### RECORDS TO USE
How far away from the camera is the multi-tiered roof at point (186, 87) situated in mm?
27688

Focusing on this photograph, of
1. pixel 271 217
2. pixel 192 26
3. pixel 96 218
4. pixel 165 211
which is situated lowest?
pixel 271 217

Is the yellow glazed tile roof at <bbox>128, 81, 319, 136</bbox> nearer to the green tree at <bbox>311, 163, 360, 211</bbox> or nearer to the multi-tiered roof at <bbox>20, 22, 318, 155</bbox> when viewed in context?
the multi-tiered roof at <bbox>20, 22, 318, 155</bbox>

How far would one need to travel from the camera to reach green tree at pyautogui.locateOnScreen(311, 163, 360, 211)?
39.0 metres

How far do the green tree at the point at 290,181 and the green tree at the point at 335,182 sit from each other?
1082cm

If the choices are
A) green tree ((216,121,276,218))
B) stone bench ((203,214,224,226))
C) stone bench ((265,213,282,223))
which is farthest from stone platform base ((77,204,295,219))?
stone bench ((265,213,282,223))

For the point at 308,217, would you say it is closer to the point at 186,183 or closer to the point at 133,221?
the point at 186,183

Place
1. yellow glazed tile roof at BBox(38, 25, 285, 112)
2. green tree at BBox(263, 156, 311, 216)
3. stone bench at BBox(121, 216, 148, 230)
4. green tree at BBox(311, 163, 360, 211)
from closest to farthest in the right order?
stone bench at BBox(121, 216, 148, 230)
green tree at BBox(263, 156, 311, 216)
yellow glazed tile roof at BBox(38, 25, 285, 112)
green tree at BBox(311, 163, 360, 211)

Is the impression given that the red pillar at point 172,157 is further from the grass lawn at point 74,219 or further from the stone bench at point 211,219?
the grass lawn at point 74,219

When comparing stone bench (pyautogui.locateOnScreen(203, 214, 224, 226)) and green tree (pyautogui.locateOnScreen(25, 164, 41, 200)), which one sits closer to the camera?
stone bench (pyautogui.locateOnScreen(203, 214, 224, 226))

### EXERCISE GOAL
Pull out every item above and copy each one word for word, with all its numbers and marks unchanged.

### FINISHED ANSWER
How far away from the camera is the multi-tiered roof at point (186, 87) situated in mm?
27688

Focusing on this photograph, of
1. pixel 271 217
2. pixel 192 26
3. pixel 96 218
4. pixel 165 211
which is situated lowest?
pixel 271 217

Is the yellow glazed tile roof at <bbox>128, 81, 319, 136</bbox> nearer to the green tree at <bbox>311, 163, 360, 211</bbox> or nearer to the multi-tiered roof at <bbox>20, 22, 318, 155</bbox> when viewed in context?
the multi-tiered roof at <bbox>20, 22, 318, 155</bbox>

How far would one need to travel from the camera to reach green tree at pyautogui.locateOnScreen(311, 163, 360, 211)?
39.0 metres

How far do the green tree at the point at 290,181 and the green tree at the point at 335,182 sit from each other?
1082cm

If the choices are
A) green tree ((216,121,276,218))
B) stone bench ((203,214,224,226))
C) stone bench ((265,213,282,223))
which is farthest from stone platform base ((77,204,295,219))?
stone bench ((265,213,282,223))

For the point at 308,217, would you say it is closer to the point at 186,183 or closer to the point at 133,221?
the point at 186,183

Place
1. yellow glazed tile roof at BBox(38, 25, 285, 112)
2. green tree at BBox(263, 156, 311, 216)
3. stone bench at BBox(121, 216, 148, 230)
4. green tree at BBox(311, 163, 360, 211)
from closest to farthest in the right order?
stone bench at BBox(121, 216, 148, 230)
green tree at BBox(263, 156, 311, 216)
yellow glazed tile roof at BBox(38, 25, 285, 112)
green tree at BBox(311, 163, 360, 211)

Is the impression given that the red pillar at point 172,157 is further from the grass lawn at point 74,219 or further from the stone bench at point 211,219?
the grass lawn at point 74,219

When comparing stone bench (pyautogui.locateOnScreen(203, 214, 224, 226)) and green tree (pyautogui.locateOnScreen(25, 164, 41, 200)), which one sits closer to the camera?
stone bench (pyautogui.locateOnScreen(203, 214, 224, 226))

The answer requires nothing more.